[Required task]: Output the recorded data below word for word, all of it, from beginning to end. Leave the pictures out.

(Recorded data)

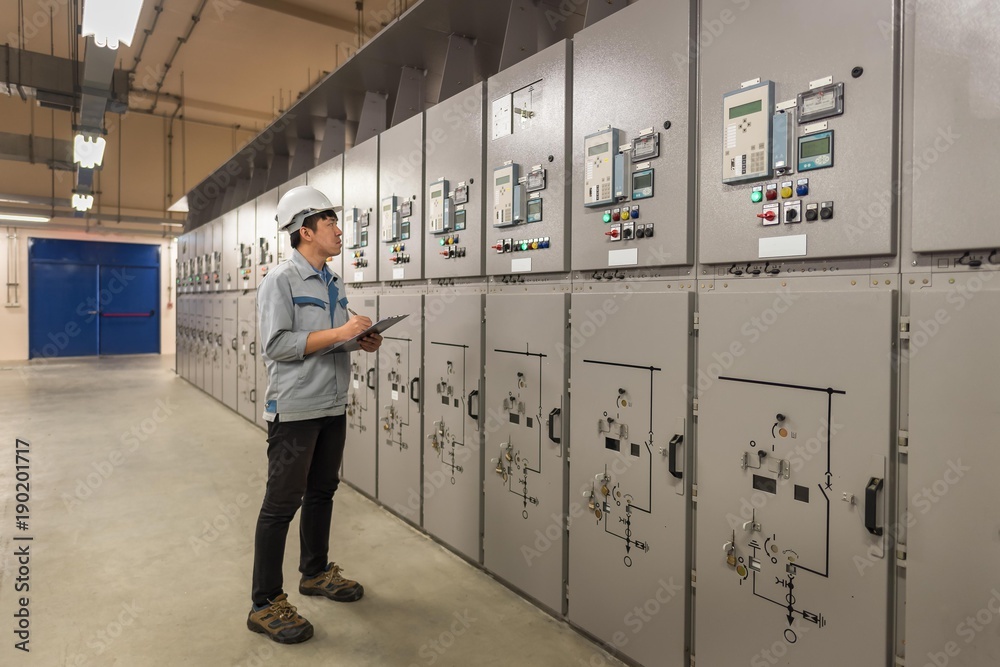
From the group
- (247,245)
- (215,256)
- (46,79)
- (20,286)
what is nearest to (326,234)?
(247,245)

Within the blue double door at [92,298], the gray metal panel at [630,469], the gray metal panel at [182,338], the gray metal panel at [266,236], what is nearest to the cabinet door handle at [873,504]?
the gray metal panel at [630,469]

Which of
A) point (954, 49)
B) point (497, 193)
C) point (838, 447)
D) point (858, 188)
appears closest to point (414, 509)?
point (497, 193)

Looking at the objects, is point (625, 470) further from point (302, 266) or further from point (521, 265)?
point (302, 266)

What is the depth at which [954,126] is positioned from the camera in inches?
53.5

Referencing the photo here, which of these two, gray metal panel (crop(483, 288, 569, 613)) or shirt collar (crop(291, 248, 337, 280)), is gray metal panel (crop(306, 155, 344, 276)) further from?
gray metal panel (crop(483, 288, 569, 613))

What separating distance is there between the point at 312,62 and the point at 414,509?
6.05 metres

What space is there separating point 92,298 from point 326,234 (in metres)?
13.3

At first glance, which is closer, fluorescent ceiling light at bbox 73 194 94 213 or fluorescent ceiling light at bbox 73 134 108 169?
fluorescent ceiling light at bbox 73 134 108 169

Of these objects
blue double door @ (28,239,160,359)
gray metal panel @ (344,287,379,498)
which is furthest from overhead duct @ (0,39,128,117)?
blue double door @ (28,239,160,359)

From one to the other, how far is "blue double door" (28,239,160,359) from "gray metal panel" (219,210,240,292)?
24.5ft

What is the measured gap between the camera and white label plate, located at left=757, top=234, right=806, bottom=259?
164 centimetres

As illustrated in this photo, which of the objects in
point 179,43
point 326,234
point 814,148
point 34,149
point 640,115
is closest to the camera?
point 814,148

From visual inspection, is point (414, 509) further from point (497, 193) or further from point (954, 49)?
point (954, 49)

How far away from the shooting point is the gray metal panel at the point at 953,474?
133 centimetres
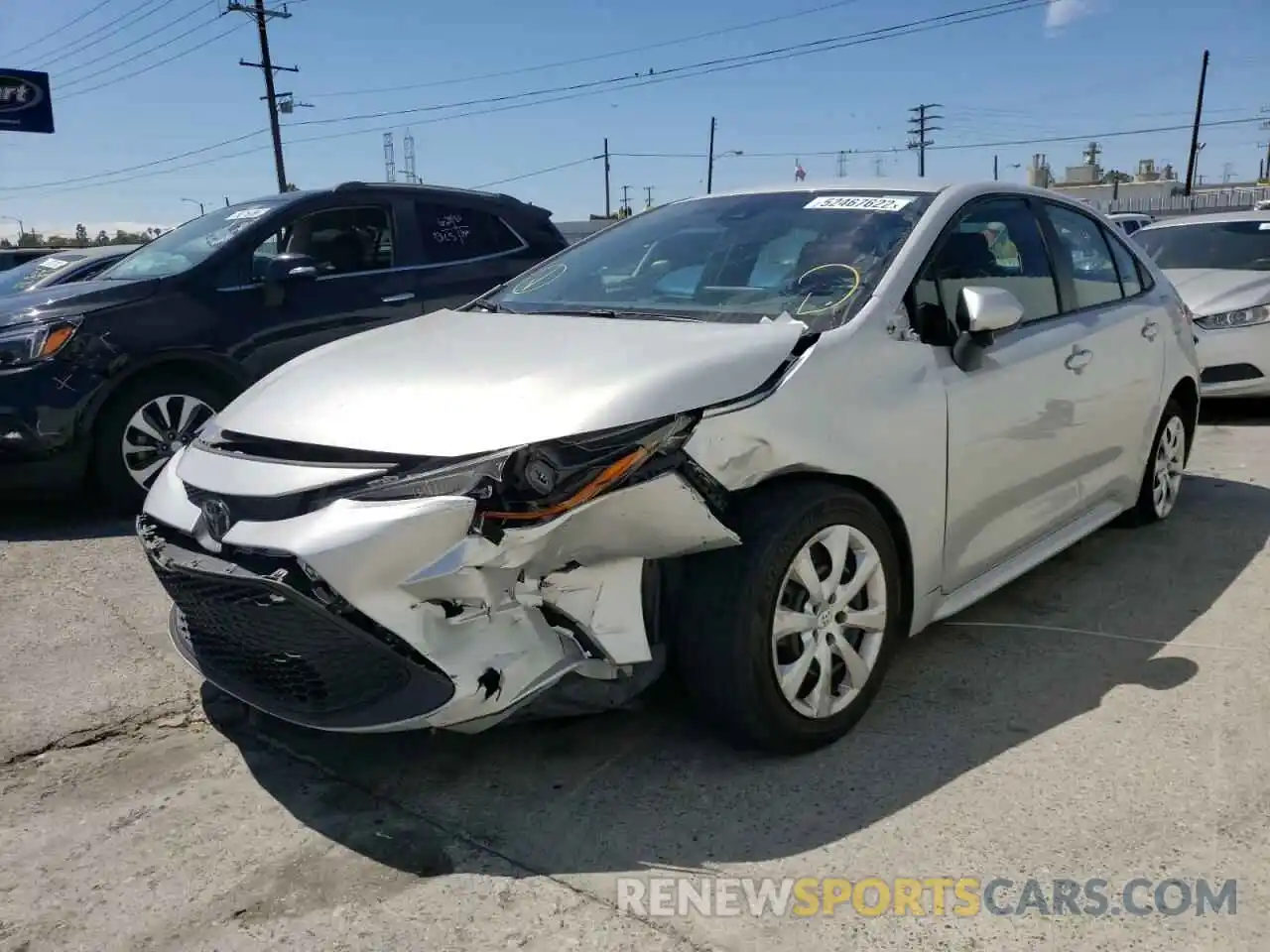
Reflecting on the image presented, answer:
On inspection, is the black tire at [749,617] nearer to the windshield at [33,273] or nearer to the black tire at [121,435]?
the black tire at [121,435]

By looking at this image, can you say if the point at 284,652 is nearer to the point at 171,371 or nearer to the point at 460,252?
the point at 171,371

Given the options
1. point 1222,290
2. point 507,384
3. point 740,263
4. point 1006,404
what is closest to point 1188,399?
point 1006,404

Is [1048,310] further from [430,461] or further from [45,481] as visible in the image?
[45,481]

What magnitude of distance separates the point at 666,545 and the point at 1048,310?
2.11m

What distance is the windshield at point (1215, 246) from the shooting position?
843 centimetres

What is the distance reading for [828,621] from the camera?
2869mm

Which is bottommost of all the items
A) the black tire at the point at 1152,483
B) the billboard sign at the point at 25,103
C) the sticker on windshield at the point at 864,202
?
the black tire at the point at 1152,483

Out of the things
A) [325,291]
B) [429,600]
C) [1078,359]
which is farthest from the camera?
[325,291]

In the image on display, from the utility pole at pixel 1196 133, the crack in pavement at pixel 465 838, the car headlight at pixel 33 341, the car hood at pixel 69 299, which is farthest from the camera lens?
the utility pole at pixel 1196 133

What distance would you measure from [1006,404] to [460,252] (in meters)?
4.15

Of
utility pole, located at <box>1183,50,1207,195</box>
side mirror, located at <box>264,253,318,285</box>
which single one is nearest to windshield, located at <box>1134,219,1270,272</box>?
side mirror, located at <box>264,253,318,285</box>

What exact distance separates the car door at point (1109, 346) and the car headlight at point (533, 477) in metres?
2.23

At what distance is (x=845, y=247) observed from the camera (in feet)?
11.0

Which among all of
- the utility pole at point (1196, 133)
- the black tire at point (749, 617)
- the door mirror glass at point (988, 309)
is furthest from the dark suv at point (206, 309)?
the utility pole at point (1196, 133)
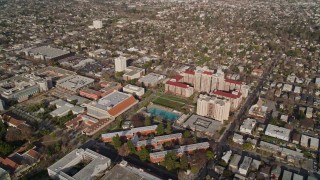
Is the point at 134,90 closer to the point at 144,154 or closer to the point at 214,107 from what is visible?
the point at 214,107

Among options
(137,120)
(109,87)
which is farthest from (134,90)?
(137,120)

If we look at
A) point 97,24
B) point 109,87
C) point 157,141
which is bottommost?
point 157,141

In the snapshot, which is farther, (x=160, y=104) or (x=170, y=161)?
(x=160, y=104)

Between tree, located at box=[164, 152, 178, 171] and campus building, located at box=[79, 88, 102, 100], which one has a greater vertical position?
campus building, located at box=[79, 88, 102, 100]

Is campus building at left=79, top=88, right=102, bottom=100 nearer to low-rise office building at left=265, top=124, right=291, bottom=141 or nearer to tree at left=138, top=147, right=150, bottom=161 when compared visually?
tree at left=138, top=147, right=150, bottom=161

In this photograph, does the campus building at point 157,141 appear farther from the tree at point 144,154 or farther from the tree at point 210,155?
the tree at point 210,155

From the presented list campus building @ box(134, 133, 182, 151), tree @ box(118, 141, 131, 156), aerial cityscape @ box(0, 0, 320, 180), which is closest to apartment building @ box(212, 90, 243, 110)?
aerial cityscape @ box(0, 0, 320, 180)
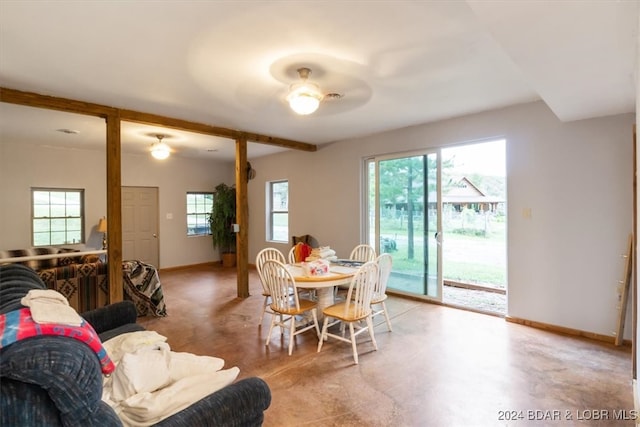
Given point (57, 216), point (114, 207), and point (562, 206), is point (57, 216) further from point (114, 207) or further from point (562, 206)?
point (562, 206)

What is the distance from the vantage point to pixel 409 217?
4.62 m

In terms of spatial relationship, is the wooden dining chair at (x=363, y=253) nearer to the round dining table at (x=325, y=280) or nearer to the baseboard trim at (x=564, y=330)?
the round dining table at (x=325, y=280)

[Result for this task]:
From the group
- (247,245)
- (215,256)
- (46,79)
- (20,286)
what is nearest to (326,234)?
(247,245)

Within the blue double door at [92,298], the gray metal panel at [630,469], the gray metal panel at [182,338], the gray metal panel at [266,236], what is nearest to the cabinet door handle at [873,504]?
the gray metal panel at [630,469]

Which of
A) point (954, 49)
B) point (497, 193)
C) point (838, 447)
D) point (858, 188)
appears closest to point (414, 509)?
point (497, 193)

Looking at the objects, is point (625, 470) further from point (302, 266) or further from point (521, 265)?
point (302, 266)

What is the depth at which [954,126] is positioned from the camera in inches?
53.5

Referencing the photo here, which of these two, gray metal panel (crop(483, 288, 569, 613)) or shirt collar (crop(291, 248, 337, 280)), is gray metal panel (crop(306, 155, 344, 276)) further from?
gray metal panel (crop(483, 288, 569, 613))

What separating distance is there between the point at 312,62 and the point at 414,509?
6.05 metres

What space is there separating point 92,298 from point 326,234 (in metres)?
13.3

At first glance, which is closer, fluorescent ceiling light at bbox 73 194 94 213 or fluorescent ceiling light at bbox 73 134 108 169?
fluorescent ceiling light at bbox 73 134 108 169

Of these objects
blue double door @ (28,239,160,359)
gray metal panel @ (344,287,379,498)
which is furthest from overhead duct @ (0,39,128,117)?
blue double door @ (28,239,160,359)

From one to the other, how far is "blue double door" (28,239,160,359) from "gray metal panel" (219,210,240,292)?
24.5ft

What is the measured gap between the camera and white label plate, located at left=757, top=234, right=806, bottom=259?
164 centimetres

As illustrated in this photo, which of the objects in
point 179,43
point 326,234
point 814,148
point 34,149
point 640,115
is closest to the camera?
point 814,148

From visual inspection, is point (414, 509) further from point (497, 193) or further from point (954, 49)?
point (954, 49)

How far away from the shooting point is the gray metal panel at the point at 953,474?
133 centimetres
Reflecting on the image presented, answer:
On inspection, is the black tire at [749,617] nearer to the windshield at [33,273] or nearer to the black tire at [121,435]?
the black tire at [121,435]

By looking at this image, can you say if the point at 284,652 is nearer to the point at 171,371 or nearer to the point at 460,252?
the point at 171,371

Given the options
1. point 1222,290
2. point 507,384
3. point 740,263
4. point 1006,404
what is closest to point 1188,399?
point 1006,404

Is [1048,310] further from [430,461] or further from [45,481] as visible in the image?
[45,481]

What magnitude of distance separates the point at 666,545 and the point at 1048,310?
2.11m

What distance is the windshield at point (1215, 246) from the shooting position?
843 centimetres

What is the distance reading for [828,621] from the camera?
2869mm

Which is bottommost of all the items
A) the black tire at the point at 1152,483
B) the billboard sign at the point at 25,103
C) the sticker on windshield at the point at 864,202
?
the black tire at the point at 1152,483

Out of the things
A) [325,291]
B) [429,600]
C) [1078,359]
which is farthest from the camera?
[325,291]

In the image on display, from the utility pole at pixel 1196 133, the crack in pavement at pixel 465 838, the car headlight at pixel 33 341, the car hood at pixel 69 299, which is farthest from the camera lens?
the utility pole at pixel 1196 133

What distance would you measure from [1006,404] to [460,252] (in meters)?
4.15

Of
utility pole, located at <box>1183,50,1207,195</box>
side mirror, located at <box>264,253,318,285</box>
which single one is nearest to windshield, located at <box>1134,219,1270,272</box>?
side mirror, located at <box>264,253,318,285</box>

What exact distance separates the car door at point (1109, 346) and the car headlight at point (533, 477) in metres?
2.23

At what distance is (x=845, y=247) observed from the camera (in feet)?
11.0

Which among all of
- the utility pole at point (1196, 133)
- the black tire at point (749, 617)
- the door mirror glass at point (988, 309)
is furthest from the dark suv at point (206, 309)?
the utility pole at point (1196, 133)
Is the point at 134,90 closer to the point at 144,154 or closer to the point at 214,107 from what is visible?
the point at 214,107

Among options
(137,120)
(109,87)
which is farthest from (134,90)?
(137,120)

If we look at
A) point 97,24
B) point 109,87
C) point 157,141
which is bottommost?
point 157,141

In the snapshot, which is farther, (x=160, y=104) or (x=170, y=161)?
(x=160, y=104)

Between tree, located at box=[164, 152, 178, 171] and campus building, located at box=[79, 88, 102, 100], which one has a greater vertical position?
campus building, located at box=[79, 88, 102, 100]

Is campus building at left=79, top=88, right=102, bottom=100 nearer to low-rise office building at left=265, top=124, right=291, bottom=141 or nearer to tree at left=138, top=147, right=150, bottom=161 when compared visually?
tree at left=138, top=147, right=150, bottom=161

In this photograph, does the campus building at point 157,141 appear farther from the tree at point 144,154 or farther from the tree at point 210,155?
the tree at point 210,155

From the presented list campus building @ box(134, 133, 182, 151), tree @ box(118, 141, 131, 156), aerial cityscape @ box(0, 0, 320, 180), which is closest to apartment building @ box(212, 90, 243, 110)?
aerial cityscape @ box(0, 0, 320, 180)
Given point (57, 216), point (114, 207), and point (562, 206), is point (57, 216) further from point (114, 207) or further from point (562, 206)?
point (562, 206)

What is the distance from the vantage point to pixel 409 217?
4.62 m

In terms of spatial relationship, is the wooden dining chair at (x=363, y=253) nearer to the round dining table at (x=325, y=280) or nearer to the baseboard trim at (x=564, y=330)?
the round dining table at (x=325, y=280)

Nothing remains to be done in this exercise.